Nos dirigeants politiques ont-ils un salaire correspondant à leurs responsabilités et aux budgets qu'ils gèrent?

 

Au moment de quitter ses fonctions, Lucien Bouchard admettait qu'il lui tardait de retrouver son travail d'avocat afin de se constituer quelques économies en prévision de la retraite. Maurice Duplessis est d'ailleurs mort endetté.

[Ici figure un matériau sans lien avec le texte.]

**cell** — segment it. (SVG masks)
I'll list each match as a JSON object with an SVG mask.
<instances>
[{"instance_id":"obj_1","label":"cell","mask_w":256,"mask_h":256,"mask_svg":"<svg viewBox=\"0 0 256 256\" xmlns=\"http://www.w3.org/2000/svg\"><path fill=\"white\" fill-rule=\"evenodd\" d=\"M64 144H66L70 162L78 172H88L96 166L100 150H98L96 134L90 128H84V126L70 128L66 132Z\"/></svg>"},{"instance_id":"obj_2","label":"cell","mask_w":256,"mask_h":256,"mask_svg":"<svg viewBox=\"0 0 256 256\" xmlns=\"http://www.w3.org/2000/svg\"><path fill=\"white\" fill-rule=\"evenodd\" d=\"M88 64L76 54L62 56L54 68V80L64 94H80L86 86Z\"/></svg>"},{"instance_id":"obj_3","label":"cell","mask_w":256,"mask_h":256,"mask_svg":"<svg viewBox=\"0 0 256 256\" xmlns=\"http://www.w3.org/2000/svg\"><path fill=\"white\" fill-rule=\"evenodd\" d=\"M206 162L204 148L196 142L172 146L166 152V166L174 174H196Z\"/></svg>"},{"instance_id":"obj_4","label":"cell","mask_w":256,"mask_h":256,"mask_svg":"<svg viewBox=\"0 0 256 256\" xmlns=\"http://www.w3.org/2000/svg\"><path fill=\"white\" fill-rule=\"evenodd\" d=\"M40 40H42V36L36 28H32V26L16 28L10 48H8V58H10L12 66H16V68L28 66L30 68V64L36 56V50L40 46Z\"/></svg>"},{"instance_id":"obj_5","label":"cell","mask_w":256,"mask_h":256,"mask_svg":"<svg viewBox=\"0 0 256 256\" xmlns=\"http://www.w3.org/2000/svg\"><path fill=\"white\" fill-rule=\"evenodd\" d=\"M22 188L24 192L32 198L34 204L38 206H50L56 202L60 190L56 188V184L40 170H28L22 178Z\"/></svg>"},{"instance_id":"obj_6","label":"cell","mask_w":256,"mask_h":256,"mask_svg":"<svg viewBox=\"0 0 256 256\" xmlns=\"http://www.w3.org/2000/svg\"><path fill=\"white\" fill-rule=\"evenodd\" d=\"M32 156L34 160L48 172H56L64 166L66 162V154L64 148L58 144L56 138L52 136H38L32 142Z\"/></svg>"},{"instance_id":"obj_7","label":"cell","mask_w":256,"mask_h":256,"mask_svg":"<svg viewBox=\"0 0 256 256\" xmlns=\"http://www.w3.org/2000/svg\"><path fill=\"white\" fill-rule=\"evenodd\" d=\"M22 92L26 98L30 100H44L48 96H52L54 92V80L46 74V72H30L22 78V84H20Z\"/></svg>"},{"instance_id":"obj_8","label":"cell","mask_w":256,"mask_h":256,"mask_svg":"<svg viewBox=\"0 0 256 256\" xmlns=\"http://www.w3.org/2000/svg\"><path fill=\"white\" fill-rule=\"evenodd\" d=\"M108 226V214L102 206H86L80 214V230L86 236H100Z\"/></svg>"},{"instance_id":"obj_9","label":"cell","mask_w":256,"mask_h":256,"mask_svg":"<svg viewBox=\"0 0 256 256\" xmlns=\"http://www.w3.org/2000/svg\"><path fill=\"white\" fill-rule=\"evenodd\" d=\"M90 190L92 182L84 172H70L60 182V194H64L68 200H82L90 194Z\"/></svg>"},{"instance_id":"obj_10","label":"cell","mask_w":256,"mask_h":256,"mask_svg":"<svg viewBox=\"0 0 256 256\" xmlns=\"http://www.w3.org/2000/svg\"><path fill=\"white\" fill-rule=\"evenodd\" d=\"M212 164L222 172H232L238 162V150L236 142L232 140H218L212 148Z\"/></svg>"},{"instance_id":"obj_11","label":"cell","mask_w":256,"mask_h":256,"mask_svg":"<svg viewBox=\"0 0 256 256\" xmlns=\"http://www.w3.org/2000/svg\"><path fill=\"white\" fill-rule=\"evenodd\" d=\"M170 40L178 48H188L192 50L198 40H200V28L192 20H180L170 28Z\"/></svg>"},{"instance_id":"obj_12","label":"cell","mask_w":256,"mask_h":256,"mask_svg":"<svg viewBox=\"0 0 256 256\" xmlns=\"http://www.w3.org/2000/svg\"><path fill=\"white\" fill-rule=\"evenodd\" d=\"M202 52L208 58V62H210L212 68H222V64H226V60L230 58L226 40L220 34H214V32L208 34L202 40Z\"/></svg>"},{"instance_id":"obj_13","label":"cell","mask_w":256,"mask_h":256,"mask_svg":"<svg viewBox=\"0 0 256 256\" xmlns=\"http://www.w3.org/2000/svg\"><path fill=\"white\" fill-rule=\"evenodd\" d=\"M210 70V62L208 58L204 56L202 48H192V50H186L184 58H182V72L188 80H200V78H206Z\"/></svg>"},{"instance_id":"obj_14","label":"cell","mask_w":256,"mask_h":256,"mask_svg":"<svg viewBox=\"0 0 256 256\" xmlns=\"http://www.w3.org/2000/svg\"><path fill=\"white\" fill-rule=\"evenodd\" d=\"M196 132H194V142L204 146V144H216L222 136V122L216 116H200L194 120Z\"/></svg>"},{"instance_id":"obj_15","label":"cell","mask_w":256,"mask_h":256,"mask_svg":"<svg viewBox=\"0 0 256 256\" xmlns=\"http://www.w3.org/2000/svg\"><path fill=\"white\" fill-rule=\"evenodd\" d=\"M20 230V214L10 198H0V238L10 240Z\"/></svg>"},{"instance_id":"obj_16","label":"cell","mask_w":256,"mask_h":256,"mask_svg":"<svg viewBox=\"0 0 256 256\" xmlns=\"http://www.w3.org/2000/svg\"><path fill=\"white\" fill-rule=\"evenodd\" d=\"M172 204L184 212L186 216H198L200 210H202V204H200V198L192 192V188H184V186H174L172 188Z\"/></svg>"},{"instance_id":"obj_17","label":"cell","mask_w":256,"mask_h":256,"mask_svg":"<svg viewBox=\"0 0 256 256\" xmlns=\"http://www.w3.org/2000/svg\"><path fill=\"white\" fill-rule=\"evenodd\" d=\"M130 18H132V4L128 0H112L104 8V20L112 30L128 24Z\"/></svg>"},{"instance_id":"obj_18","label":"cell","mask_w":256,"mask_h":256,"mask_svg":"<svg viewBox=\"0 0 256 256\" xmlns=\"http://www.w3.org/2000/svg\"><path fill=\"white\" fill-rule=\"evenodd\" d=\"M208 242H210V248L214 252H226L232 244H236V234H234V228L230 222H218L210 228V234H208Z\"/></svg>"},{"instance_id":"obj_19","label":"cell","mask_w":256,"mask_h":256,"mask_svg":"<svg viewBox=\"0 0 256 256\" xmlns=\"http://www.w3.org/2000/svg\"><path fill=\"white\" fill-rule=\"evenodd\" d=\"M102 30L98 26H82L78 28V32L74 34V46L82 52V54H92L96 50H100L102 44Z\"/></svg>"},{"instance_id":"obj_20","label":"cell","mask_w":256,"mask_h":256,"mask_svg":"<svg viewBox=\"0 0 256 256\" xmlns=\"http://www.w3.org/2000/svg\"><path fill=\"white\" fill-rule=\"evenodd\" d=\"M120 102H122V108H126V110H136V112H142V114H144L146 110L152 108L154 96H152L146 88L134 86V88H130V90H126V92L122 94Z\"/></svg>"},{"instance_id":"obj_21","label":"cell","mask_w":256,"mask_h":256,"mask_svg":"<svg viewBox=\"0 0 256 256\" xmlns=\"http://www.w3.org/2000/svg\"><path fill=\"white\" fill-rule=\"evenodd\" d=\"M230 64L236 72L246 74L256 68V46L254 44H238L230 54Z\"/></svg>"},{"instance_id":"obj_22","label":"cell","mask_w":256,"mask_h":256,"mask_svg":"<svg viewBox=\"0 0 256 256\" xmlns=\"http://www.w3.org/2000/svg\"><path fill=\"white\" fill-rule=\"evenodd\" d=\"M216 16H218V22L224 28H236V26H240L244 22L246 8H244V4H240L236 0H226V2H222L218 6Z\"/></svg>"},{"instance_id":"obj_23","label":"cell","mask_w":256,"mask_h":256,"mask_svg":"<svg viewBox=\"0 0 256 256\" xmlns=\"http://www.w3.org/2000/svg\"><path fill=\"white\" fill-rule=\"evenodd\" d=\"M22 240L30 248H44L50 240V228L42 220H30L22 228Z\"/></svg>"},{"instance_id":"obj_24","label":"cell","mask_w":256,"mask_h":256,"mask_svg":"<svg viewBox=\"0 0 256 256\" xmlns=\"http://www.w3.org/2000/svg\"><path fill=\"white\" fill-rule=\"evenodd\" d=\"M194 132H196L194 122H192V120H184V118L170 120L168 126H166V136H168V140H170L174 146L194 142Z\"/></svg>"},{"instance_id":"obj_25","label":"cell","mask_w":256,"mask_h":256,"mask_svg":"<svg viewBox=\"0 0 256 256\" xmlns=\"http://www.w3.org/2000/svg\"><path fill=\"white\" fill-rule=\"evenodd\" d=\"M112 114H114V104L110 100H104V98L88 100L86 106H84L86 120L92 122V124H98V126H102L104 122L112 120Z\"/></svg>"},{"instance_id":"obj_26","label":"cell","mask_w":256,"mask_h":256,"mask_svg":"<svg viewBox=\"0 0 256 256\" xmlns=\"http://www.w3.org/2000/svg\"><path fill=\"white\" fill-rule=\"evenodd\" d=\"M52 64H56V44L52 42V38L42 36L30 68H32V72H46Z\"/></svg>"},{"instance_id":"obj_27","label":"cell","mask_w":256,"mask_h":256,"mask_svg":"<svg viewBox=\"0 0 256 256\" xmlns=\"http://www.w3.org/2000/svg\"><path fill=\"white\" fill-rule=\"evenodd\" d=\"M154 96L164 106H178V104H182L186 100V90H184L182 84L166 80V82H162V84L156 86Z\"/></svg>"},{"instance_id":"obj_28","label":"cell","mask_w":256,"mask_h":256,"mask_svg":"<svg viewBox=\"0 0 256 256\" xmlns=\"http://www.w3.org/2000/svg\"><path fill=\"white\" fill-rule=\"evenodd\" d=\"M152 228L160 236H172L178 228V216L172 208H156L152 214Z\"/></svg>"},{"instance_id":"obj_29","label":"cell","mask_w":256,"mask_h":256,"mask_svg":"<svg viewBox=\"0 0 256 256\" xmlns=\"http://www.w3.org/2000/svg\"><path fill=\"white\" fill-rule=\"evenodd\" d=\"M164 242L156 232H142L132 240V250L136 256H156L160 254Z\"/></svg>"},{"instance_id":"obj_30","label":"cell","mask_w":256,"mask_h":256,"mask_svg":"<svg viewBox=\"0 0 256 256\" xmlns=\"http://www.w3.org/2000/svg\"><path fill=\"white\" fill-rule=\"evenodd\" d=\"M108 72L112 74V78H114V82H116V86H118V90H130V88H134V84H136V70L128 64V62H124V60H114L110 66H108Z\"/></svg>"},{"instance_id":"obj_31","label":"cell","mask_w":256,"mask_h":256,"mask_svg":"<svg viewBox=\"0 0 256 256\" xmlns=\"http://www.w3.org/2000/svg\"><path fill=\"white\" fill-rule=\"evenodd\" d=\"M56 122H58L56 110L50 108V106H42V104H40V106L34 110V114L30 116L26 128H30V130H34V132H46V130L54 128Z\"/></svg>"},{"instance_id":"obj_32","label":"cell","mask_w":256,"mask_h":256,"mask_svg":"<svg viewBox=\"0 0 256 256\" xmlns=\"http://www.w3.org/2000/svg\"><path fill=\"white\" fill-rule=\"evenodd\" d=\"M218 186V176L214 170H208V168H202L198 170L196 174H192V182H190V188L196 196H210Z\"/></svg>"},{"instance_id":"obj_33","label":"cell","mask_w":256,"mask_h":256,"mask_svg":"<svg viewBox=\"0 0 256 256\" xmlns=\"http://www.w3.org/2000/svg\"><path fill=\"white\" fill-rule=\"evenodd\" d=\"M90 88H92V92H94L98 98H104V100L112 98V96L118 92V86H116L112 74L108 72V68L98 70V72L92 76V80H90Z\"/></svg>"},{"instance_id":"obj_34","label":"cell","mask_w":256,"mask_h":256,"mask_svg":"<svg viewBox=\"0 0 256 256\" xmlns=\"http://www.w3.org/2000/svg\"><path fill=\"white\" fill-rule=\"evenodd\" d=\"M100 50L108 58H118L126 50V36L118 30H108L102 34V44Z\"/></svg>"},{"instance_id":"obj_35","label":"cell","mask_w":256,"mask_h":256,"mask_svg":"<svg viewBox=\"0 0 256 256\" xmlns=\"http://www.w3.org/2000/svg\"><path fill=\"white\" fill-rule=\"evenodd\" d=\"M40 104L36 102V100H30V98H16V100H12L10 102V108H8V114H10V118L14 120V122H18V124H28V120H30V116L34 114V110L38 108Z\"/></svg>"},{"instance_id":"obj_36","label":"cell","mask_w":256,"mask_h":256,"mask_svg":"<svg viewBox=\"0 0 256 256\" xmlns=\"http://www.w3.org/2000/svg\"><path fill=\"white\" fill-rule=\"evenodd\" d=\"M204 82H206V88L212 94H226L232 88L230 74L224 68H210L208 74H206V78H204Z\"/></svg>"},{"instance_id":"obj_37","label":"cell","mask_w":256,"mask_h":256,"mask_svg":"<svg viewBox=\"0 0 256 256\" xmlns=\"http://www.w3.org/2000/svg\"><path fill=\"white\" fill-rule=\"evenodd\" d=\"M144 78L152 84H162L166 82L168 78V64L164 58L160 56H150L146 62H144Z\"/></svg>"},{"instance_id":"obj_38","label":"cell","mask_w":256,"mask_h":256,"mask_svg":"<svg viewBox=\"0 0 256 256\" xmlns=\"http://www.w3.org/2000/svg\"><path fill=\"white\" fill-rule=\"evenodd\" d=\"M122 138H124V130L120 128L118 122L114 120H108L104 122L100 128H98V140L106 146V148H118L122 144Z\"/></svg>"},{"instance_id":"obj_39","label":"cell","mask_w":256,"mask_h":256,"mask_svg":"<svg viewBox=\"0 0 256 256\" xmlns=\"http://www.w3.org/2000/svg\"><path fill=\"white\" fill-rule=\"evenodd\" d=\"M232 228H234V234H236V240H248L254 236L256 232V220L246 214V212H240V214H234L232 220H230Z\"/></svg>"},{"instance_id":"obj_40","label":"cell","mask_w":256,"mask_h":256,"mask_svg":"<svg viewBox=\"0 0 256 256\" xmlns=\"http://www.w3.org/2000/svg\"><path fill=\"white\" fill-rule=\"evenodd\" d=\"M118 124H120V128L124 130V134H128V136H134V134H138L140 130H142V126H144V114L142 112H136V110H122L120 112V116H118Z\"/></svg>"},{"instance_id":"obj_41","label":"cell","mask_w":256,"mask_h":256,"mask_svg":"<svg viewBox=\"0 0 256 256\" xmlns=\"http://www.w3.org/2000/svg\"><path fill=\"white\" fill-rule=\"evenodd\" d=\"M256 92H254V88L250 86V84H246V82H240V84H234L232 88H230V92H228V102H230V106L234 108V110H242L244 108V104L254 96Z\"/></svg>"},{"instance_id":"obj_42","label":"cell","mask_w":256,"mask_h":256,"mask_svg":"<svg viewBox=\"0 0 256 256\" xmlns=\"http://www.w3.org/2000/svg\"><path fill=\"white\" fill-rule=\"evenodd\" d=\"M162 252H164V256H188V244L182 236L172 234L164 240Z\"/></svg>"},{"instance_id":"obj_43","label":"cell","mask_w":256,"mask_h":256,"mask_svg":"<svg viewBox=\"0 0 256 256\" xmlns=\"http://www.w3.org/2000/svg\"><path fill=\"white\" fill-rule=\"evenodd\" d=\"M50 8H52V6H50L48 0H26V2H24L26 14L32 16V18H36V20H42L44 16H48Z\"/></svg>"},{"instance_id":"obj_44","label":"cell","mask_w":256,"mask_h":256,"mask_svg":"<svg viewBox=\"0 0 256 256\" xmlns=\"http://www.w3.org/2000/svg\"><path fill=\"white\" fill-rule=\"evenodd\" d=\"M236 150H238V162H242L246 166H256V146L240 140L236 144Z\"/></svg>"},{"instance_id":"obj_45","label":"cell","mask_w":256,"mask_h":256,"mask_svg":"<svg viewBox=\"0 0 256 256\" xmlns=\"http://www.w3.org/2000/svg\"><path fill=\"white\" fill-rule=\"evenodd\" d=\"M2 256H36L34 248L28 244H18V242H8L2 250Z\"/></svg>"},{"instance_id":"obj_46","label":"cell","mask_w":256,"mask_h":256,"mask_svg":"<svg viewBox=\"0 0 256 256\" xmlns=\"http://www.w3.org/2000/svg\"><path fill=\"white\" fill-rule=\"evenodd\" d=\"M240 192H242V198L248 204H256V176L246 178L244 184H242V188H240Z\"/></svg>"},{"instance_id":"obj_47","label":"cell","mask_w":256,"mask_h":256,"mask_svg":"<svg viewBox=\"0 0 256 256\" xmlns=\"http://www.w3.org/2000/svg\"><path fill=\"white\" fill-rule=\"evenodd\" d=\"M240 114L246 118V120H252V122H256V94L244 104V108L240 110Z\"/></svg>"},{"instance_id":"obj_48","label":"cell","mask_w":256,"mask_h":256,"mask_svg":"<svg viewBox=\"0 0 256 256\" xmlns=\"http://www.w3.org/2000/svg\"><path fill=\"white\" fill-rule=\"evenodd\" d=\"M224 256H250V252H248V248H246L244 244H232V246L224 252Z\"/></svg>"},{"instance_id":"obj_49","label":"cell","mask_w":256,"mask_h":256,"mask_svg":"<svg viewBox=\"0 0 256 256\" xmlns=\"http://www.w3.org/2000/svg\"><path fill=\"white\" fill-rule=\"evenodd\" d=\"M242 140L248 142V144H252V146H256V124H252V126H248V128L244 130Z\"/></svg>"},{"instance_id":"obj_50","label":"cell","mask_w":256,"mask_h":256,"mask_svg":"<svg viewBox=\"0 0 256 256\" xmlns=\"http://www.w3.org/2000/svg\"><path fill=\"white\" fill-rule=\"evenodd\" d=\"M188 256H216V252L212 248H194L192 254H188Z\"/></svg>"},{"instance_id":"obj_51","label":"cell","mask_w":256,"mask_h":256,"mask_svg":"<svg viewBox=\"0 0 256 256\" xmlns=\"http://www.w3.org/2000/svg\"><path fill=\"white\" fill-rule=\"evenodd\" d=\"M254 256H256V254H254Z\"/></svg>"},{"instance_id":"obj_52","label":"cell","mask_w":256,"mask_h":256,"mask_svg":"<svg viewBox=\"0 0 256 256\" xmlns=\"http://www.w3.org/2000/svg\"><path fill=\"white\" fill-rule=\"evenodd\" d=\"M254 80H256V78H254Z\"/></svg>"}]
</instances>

Plus récemment, un porte-parole de Brian Mulroney a soutenu que l'ex-premier ministre avait accepté les paiements de M. Schreiber parce que «lorsqu'il a quitté, il n'avait pas d'argent. [...] Alors il était inquiet à propos de l'avenir».

Job de fou

Serions-nous trop gratteux avec nos politiciens? «La plupart des gens savent que la politique est une job de fou et que pour attirer des talents, il faut que tu leur offres un petit peu, avance le politicologue Christian Dufour, de l'École nationale d'administration publique. Mais c'est délicat: ça paraît mal quand les politiciens parlent de se donner une augmentation.»

 

Selon les données recueillies par le Journal de Montréal, avec un salaire annuel de 301 000 $ CAN, le premier ministre canadien est actuellement moins bien payé que la plupart des dirigeants des grands pays occidentaux.

 

Et comme le fait remarquer Yves Michaud, ancien député à l'Assemblée nationale et observateur de la scène politique et financière, «si on compare ça aux prédateurs financiers qui se versent des salaires de millions de dollars, nos politiciens ont l'air de mendiants. La fonction publique, c'est un sacerdoce.»

Recrutement difficile

Le sénateur fédéral Jean-Claude Rivest, député provincial de 1979 à 1985 et conseiller principal de Robert Bourassa, signale que ceux qui vont en politique sacrifient souvent leurs meilleures années de vie active. «Pour les gens de premier plan, lâcher une carrière lucrative, c'est pas évident», assure-t-il, ajoutant avoir vu plusieurs opérations de recrutement de candidats échouer pour cette raison.

 

Au Québec, le premier ministre (182 717 $) et ses ministres (158 095 $) jouissent d'un salaire qui les place devant tous leurs homologues provinciaux. Les députés (96 000 $) arrivent deuxièmes au pays, derrière ceux des Territoires du Nord-Ouest. Les salaires des élus québécois demeurent toutefois très loin de ceux du palier fédéral.

Pauvre Gérald ou riche Régis?

Par ailleurs, la taille de la population n'est pas forcément un critère de rémunération. Par exemple, Gérald Tremblay touche 156 972 $ pour occuper la mairie de Montréal, une ville qui compte 1,6 million d'habitants. Or, le maire de Québec, Régis Labeaume, gagne 146 748 $ -- seulement 10 000 $ de moins -- pour veiller sur une population de quelque 491 000 habitants.